The Singapore government says it will step in to regulate the offer or use of digital tokens if these involved products regulated under the country’s Securities and Futures Act.
The move was prompted a recent spate of launches in which initial coin offerings (ICOs), or digital tokens, were tapped as a means of raising funds, said Monetary Authority of Singapore (MAS) in a statement Tuesday. It defined digital tokens as “a cryptographically-secured representation of a token-holder’s rights to receive a benefit or to perform specified functions”. These included virtual currencies, which functioned as a medium of exchange, a unit of account, or a store of value, it said.
The regulator pointed to its previous statement in March 2014 when it said intermediaries in virtual currencies would be regulated against money laundering and terrorist funding risks. These organisations also were required to report suspicious transactions.
Likewise, ICOs were vulnerable to similar risks due to the anonymity involved in such transactions and the ease with which large sums could be raised in a short period of time, MAS said. It added that it currently was evaluating how it should regulate activities involving digital tokens, which did not function solely as virtual currencies, against money laundering and terrorist funding risks.
It noted that while it had taken a position of not regulating virtual currencies, per se, the function of digital tokens had evolved that of a virtual currency.

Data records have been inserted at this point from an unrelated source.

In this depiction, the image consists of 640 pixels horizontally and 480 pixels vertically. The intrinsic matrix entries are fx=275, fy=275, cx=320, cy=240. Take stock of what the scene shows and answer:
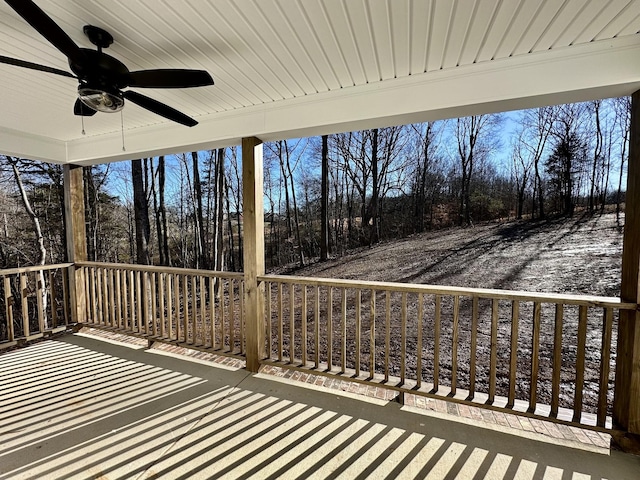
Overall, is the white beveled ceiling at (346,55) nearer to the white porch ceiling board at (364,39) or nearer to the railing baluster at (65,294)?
the white porch ceiling board at (364,39)

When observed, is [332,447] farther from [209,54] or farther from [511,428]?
[209,54]

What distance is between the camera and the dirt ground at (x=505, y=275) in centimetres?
437

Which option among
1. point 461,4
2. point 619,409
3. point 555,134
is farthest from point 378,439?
point 555,134

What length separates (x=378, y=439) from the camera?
1.92 metres

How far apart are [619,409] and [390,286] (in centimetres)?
168

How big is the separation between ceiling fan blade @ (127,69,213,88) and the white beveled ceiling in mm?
269

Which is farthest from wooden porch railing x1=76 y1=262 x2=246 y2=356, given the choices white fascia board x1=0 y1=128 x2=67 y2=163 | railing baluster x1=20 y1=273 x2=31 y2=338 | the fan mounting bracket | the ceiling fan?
the fan mounting bracket

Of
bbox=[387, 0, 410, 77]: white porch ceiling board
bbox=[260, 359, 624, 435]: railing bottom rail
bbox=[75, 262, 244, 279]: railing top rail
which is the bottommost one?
bbox=[260, 359, 624, 435]: railing bottom rail

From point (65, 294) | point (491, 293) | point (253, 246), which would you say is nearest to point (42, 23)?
point (253, 246)

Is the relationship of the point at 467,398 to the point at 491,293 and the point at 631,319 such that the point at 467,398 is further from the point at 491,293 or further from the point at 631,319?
the point at 631,319

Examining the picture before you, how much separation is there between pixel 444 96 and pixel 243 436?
2908mm

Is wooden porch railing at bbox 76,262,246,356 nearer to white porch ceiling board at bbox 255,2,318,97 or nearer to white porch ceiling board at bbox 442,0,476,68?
white porch ceiling board at bbox 255,2,318,97

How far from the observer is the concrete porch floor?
5.46 ft

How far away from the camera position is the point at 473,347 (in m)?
2.16
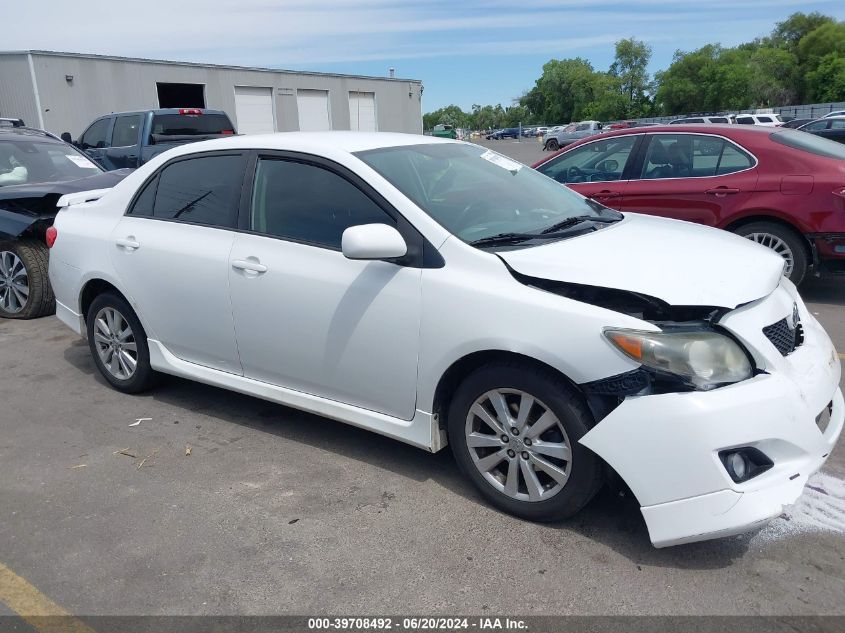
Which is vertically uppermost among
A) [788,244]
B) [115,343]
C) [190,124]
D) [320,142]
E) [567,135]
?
[320,142]

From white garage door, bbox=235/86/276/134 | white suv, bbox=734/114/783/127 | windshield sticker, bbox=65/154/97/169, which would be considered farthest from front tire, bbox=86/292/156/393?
white suv, bbox=734/114/783/127

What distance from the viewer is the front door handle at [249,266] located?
3.70m

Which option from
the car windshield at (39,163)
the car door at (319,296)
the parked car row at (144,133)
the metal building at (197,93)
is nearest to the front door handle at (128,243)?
the car door at (319,296)

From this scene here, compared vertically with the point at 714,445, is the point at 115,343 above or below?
below

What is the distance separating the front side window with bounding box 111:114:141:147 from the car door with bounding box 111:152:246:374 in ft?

“For example, digital tokens may represent ownership or a security interest over an issuer’s assets or property. Such tokens may, therefore, be considered an offer of shares or units in a collective investment scheme under the Securities and Futures Act,” MAS explained, adding that digital tokens also might represent a debt owed by an issuer and be considered a debenture under the act.
Should digital tokens be considered under the act, issuers of such tokens must lodge and register a prospectus with MAS prior to the offer of such tokens, unless officially exempted. These organisations also would have to adhere to licensing requirements as well as other applicable requirements on anti-money laundering and countering the financing of terrorism.
It added that platforms facilitating the trading of digital tokens must be approved by the regulator as an approved exchange or or recognised as a market operator under the Securities and Futures Act.
MAS’ announcement came amid recent launches involving local companies that used blockchain to value real estate property. One such company, Reidao, said it was creating digital tokens backed by real estate with its proprietary Token ID for each property listed on its platform.
“Every Token ID will have its own cap of tokens available or created, its own valuation–based on the property that is backing it–and its own track record of price movements, rental income and dividend, and so on,” the Singapore company said on its website.
“We want to democratise property opportunities, to be accessible by everyone, wherever they are. By buying and selling these tokens, you are–in a way–buying and selling fractions of the underlying property,” it said.
Reidao added that it hoped to operate a “Property Tokens Exchange Board”, which would function like a stock exchange, listing “tokenised” properties available globally.
Earlier this week, the first lawsuit involving a bitcoin exchange was filed in Singapore, in which Quoine was alleged to have wrongfully reversed a transaction estimated to worth US$3.78 million. The Singapore-based exchange, which previously raised more than US$20 million in funds, currently processed US$50 million worth of transactions a day.
Filed by electronics maker B2C2, the lawsuit said Quoine had reversed a transaction that had gone through the day before where B2C2 had placed orders to sell Ethereum for bitcoin. Quoine said the trades were executed at an “abnormal rate”–125 times higher than the day’s market price of Ethereum–due to a system glitch and, hence, reversed the transaction.
B2C2 said Quoine had “acted fraudulently’ since the exchange’s trading agreement stated that orders were irreversible once filled. Its lawsuit sought to recover 3084.78582325 bitcoin from Quoine.